Jesus also knew of events yet to occur.  Such foresight is displayed most clearly prior to the last week in Jerusalem in the three predictions of his passion.  As those predictions turned out to be correct, our confidence in the accuracy of Jesus’ foreknowledge is enhanced.  These experiences heighten our confidence that whatever Jesus predicts will happen, will in fact occur.  

One instance of Jesus’ foreknowledge occurs in the account of the woman who anoints him with precious ointment.  Jesus announces that by doing this she has prepared his body for burial.  When we read later that Jesus was placed in the tomb without the usual preparation of the corpse, and that therefore his anointing at Bethany was his last anointing prior to burial, the striking nature of Jesus’ foreknowledge is shown.  

Such foreknowledge is again demonstrated when Jesus tells his disciples the temple in Jerusalem will be destroyed, a destruction already symbolically announced when Jesus temporarily brought worship in the temple to an end.  The predicted destruction begins with Jesus’ death, when the curtain protecting the “Holy of Holies” is torn from top to bottom; a profaned “Holy of Holies” is no longer a fit place for a holy God.

Jesus’ foreknowledge is demonstrated when he instructs his disciples about arrangements for their Passover meal together and it occurs just as he had said it would.  Mark gives no hint that Jesus had made these arrangements beforehand.  During that Passover meal, Jesus predicts that his betrayer will be one of the Twelve with him at the meal, a prediction that proves tragically accurate with the betrayal by Judas.  After the meal, Jesus foretells the desertion of all his disciples, and specifically the threefold betrayal by Peter, events that then occur as Jesus said.

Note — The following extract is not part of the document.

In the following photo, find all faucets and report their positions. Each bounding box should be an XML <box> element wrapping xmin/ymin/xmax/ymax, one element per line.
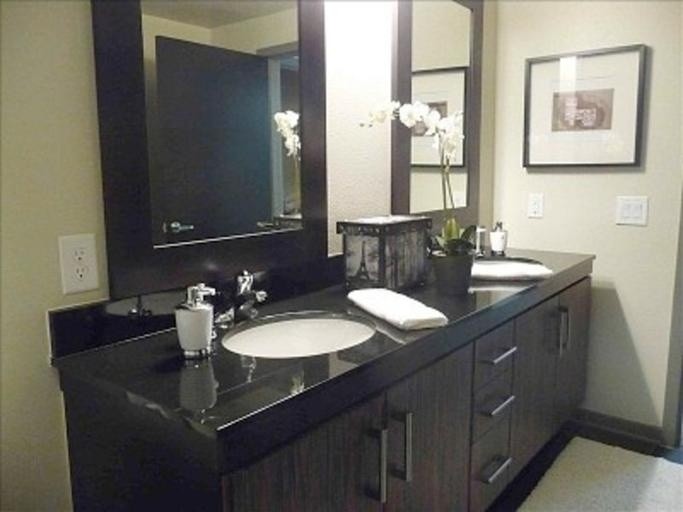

As Jesus’ predictions are proved true, we gain confidence in Jesus’ ability to foreknow the future.  That is important, since the events we have been discussing were not the only things Jesus predicted.  Before the officials of Judaism, in answer to the question of Jesus’ identity, he had said those questioning him would see him “sitting at the right hand of Power, and coming with the clouds of heaven”.  That has yet to occur.  Again at the Last Supper, Jesus had said he would drink wine anew in God’s kingdom, and that has not happened.  There is Jesus’ statement to the disciples that he would go ahead of them to Galilee, after he was raised from the dead, and that isn’t yet been fulfilled either.  In this way we are assured that all other unfulfilled predictions of Jesus will also yet find their fulfillment.  These predictions point beyond themselves to a final fulfillment yet to occur.  The story of Jesus has yet to be completed.  And some of what remains of the story of Jesus will be completed by us in our own lives.